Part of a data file
──────────────────────────────
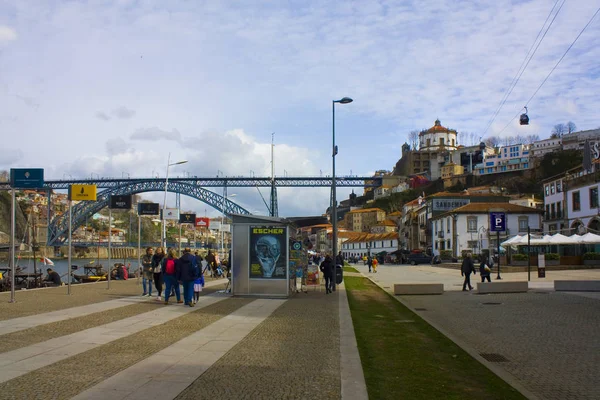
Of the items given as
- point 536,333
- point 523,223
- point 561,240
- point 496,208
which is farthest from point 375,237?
point 536,333

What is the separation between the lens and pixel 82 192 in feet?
67.1

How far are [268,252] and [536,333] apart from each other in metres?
9.35

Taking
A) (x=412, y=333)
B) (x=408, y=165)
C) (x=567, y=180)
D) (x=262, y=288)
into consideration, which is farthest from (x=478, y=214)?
(x=408, y=165)

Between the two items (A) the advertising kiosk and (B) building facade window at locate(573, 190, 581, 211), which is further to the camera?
(B) building facade window at locate(573, 190, 581, 211)

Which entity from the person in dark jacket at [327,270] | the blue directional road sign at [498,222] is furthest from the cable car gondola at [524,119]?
the person in dark jacket at [327,270]

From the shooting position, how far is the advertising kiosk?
60.9ft

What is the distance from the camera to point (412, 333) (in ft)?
37.9

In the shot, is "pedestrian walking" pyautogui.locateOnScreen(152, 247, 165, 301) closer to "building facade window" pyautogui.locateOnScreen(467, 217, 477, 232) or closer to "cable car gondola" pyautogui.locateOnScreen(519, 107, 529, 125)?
"cable car gondola" pyautogui.locateOnScreen(519, 107, 529, 125)

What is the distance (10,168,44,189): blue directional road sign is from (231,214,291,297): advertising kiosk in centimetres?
608

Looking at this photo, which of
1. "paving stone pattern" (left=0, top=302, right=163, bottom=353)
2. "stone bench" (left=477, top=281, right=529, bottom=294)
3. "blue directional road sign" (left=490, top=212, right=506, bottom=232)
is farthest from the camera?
"blue directional road sign" (left=490, top=212, right=506, bottom=232)

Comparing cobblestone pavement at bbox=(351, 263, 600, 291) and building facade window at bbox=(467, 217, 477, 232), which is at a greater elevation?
building facade window at bbox=(467, 217, 477, 232)

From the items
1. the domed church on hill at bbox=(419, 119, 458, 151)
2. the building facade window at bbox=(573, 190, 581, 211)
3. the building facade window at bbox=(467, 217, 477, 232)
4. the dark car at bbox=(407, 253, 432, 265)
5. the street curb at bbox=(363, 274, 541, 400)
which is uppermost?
the domed church on hill at bbox=(419, 119, 458, 151)

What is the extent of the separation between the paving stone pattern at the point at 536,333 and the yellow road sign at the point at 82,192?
12.2 metres

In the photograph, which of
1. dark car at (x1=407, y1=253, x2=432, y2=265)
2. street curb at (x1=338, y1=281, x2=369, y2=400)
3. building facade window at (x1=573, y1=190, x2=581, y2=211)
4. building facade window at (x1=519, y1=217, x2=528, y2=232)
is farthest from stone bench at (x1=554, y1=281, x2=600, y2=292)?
building facade window at (x1=519, y1=217, x2=528, y2=232)
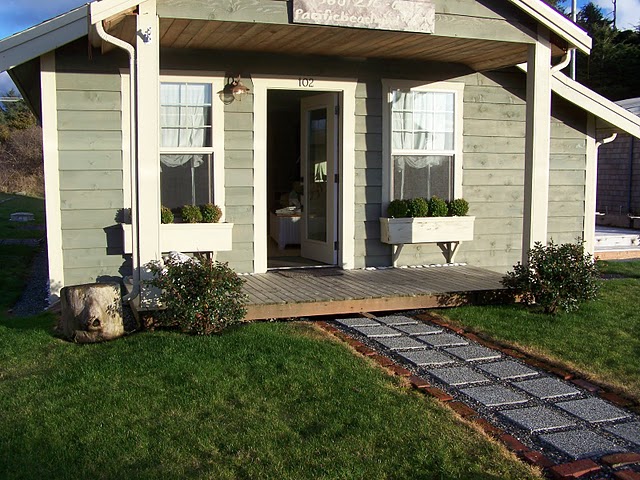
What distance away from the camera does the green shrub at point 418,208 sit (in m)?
8.02

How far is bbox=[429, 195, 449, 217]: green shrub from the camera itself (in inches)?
320

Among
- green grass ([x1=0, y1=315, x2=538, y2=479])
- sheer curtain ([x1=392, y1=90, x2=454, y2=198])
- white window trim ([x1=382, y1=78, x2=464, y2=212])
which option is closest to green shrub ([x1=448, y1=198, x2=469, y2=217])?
white window trim ([x1=382, y1=78, x2=464, y2=212])

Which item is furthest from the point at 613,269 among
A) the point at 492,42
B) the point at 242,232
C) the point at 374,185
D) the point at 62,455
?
the point at 62,455

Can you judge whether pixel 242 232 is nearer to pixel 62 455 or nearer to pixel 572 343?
pixel 572 343

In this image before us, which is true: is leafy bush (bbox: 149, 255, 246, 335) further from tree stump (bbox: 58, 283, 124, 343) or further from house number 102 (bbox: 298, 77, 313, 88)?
house number 102 (bbox: 298, 77, 313, 88)

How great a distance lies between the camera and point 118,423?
3.87 metres

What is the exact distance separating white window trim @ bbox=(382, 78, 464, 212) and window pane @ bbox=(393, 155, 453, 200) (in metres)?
0.06

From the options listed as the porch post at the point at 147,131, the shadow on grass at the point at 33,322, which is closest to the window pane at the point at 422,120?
the porch post at the point at 147,131

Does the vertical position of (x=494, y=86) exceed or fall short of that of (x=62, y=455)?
it exceeds it

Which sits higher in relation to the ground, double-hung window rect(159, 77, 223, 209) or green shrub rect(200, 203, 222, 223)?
double-hung window rect(159, 77, 223, 209)

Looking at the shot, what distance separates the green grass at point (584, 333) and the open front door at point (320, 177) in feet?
7.26

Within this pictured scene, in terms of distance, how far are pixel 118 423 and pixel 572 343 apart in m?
3.59

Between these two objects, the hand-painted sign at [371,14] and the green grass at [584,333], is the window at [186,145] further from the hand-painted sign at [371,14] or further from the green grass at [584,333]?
the green grass at [584,333]

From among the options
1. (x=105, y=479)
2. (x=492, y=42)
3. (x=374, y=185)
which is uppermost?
(x=492, y=42)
──────────────────────────────
**Exercise task**. Print again the material above, limited to the lines from the one holding "In this image" through the last, inclusive.

**Response to this exercise**.
In this image before us, which is true: is leafy bush (bbox: 149, 255, 246, 335) further from tree stump (bbox: 58, 283, 124, 343) or further from house number 102 (bbox: 298, 77, 313, 88)?
house number 102 (bbox: 298, 77, 313, 88)

How great a distance lies between the camera and point 118,423?
3.87 metres

What is the exact distance separating white window trim @ bbox=(382, 78, 464, 212) and window pane @ bbox=(393, 155, 453, 200) (in metres)?
0.06

From the options listed as the porch post at the point at 147,131, the shadow on grass at the point at 33,322, which is closest to the window pane at the point at 422,120?
the porch post at the point at 147,131

Does the vertical position of (x=494, y=86) exceed or fall short of that of (x=62, y=455)?
it exceeds it

Which sits higher in relation to the ground, double-hung window rect(159, 77, 223, 209) or green shrub rect(200, 203, 222, 223)?
double-hung window rect(159, 77, 223, 209)

Looking at the shot, what distance separates the green grass at point (584, 333) and the open front door at point (320, 177) in feet?
7.26

Within this pictured scene, in terms of distance, how far are pixel 118 423 and pixel 572 343 apart in m?
3.59

Between these two objects, the hand-painted sign at [371,14] and the green grass at [584,333], is the window at [186,145] further from the hand-painted sign at [371,14] or further from the green grass at [584,333]?
the green grass at [584,333]

From among the options
1. (x=105, y=479)
2. (x=492, y=42)
3. (x=374, y=185)
which is uppermost?
(x=492, y=42)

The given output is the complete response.